言葉に全ての感情を託すことはできないし、理解してもらうことも難しい。教育をしていく中で、うまくいくことの方が少なくてネガティブな気持ちにもなることもあるけれど、うまくいった時の達成感は一人では味わうことができない幸福感に満たされる。
言葉の選び方、伝え方の大切さを痛感している。

実務の指導中

負けず嫌いでよかった

いまとなってはその上司とも上手くやっているし、互いに尊重し合えるようになったが、当時は本当にこの人って人の心あるのかな、と思うこともあるほど苦手な存在だった。負けず嫌いと言う性格が故に、たった一言でわたしは自分の人生を変えることができた。当時の悔しさをバネにして、今は店舗一の接客力を身につけようと言う目標もできた。
接客業って甘くないのはもちろんわかっている。
ただ、その一言をかけてくれた上司がいて、言葉で導いてくれた同僚がいる。その一言のおかげで今がある。
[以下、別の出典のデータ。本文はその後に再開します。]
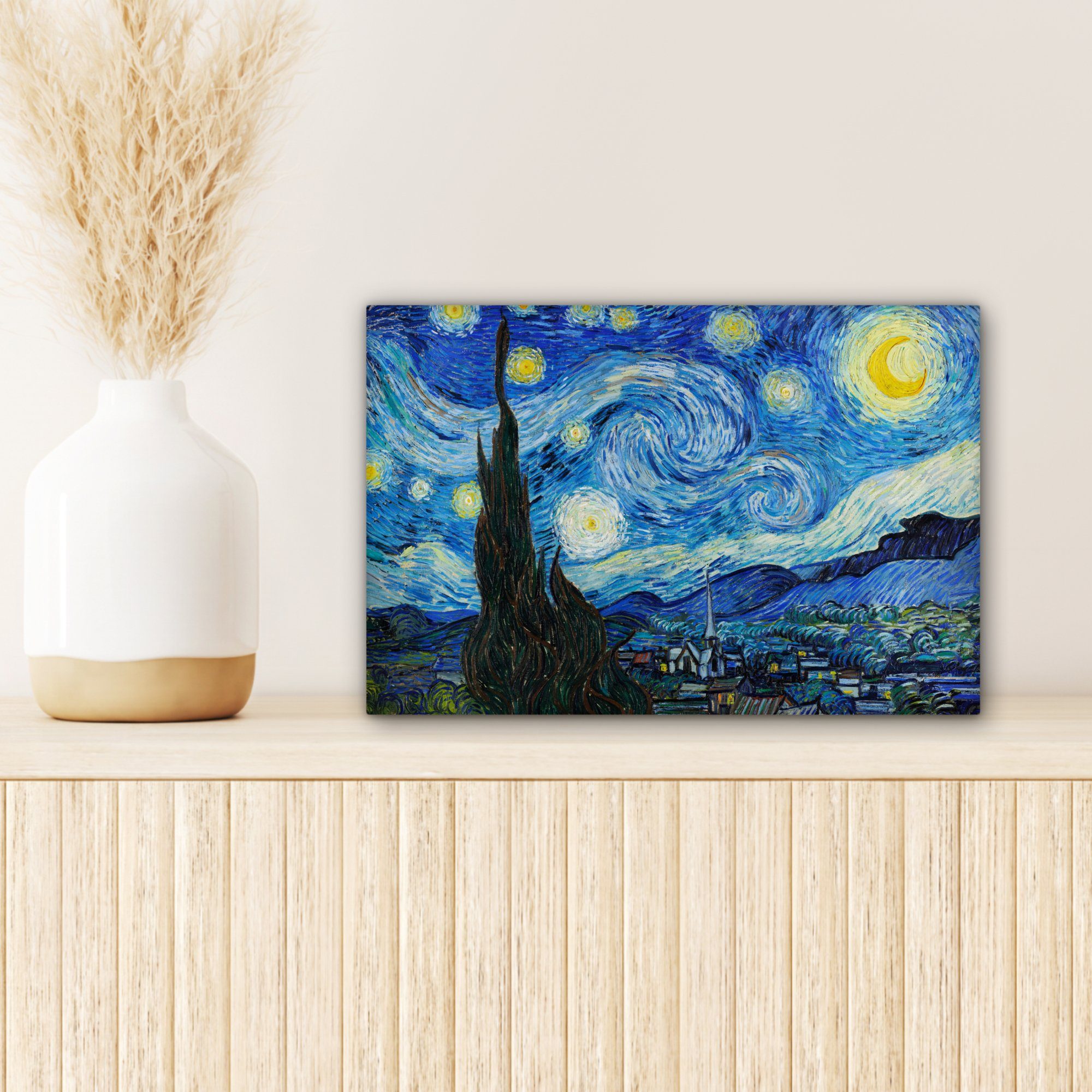 bunt Aufhängefertig, St), cm 30x20 Wandbild (1 OneMillionCanvasses® Leinwandbild Nacht van Die Gogh, Wanddeko, - Leinwandbilder, Vincent sternenklare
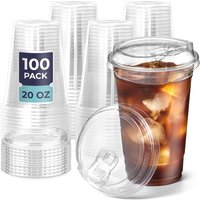 100 Pack 12/16/20/24 oz Clear Plastic Cups with Strawless Sip Lids Disposable Coffee Cups with Lids To Go Cups for Iced Coffee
当時のわたしと同じように悩む人の支えや力になれるように、言葉一つの捉え方、伝え方を身につけて言葉や情報発信をし続けていきたいと思う。

店舗スタッフ

ただ、冒頭にも述べたように、パワハラやモラハラを肯定しているわけでない。
伝え方によっては、わたしのように背中を押されたと思う相手もいれば、深く傷つける場合があると念頭において伝えたい思いが相手に届くように。